Maryam Mirzakhani wasn’t afraid to blaze trails.
When she was a high school student in 1990s Iran, no woman had ever competed in the Iranian Mathematical Olympiad. She entered anyway: and won a gold medal. She went on the International Mathematical Olympiad in Hong Kong, and won gold there as well.
Mirzakhani kept going, earning her Bachelor of Science in math in Iran, then getting a PhD from Harvard. There, she did ground-breaking work studying dynamics and geometry. She talked about trying to understand the “beauty” of math. She would doodle on sheets of paper and draw formulas wrapping around the drawings – which her daughter called her “paintings.”

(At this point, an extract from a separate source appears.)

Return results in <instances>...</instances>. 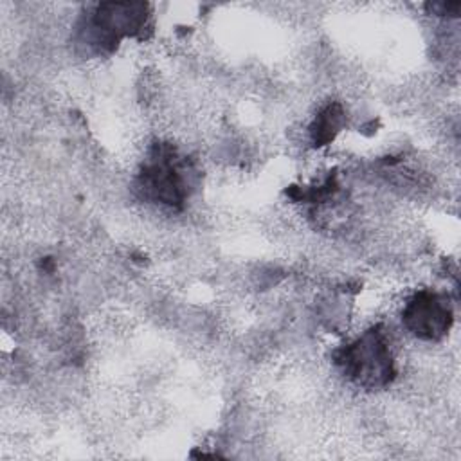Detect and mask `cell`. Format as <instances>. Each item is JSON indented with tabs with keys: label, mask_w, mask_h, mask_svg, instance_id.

In 2014, her work was recognized with one of the highest honors in math: the Fields Medal. Often called the Nobel Prize of math, the medal was established in 1936 to recognize brilliant work by a mathematician under 40. Mirzahkhani was the first woman to win the medal, almost 80 years later.
Mirzakhani’s career was tragically cut short when she died of cancer in 2017 at the age of 40, but her curiosity and passion for math continues to inspire us. Math research, she wrote, “is like being lost in a jungle and trying to use all the knowledge that you can gather to come up with some tricks, and with some luck, you might find a way out.”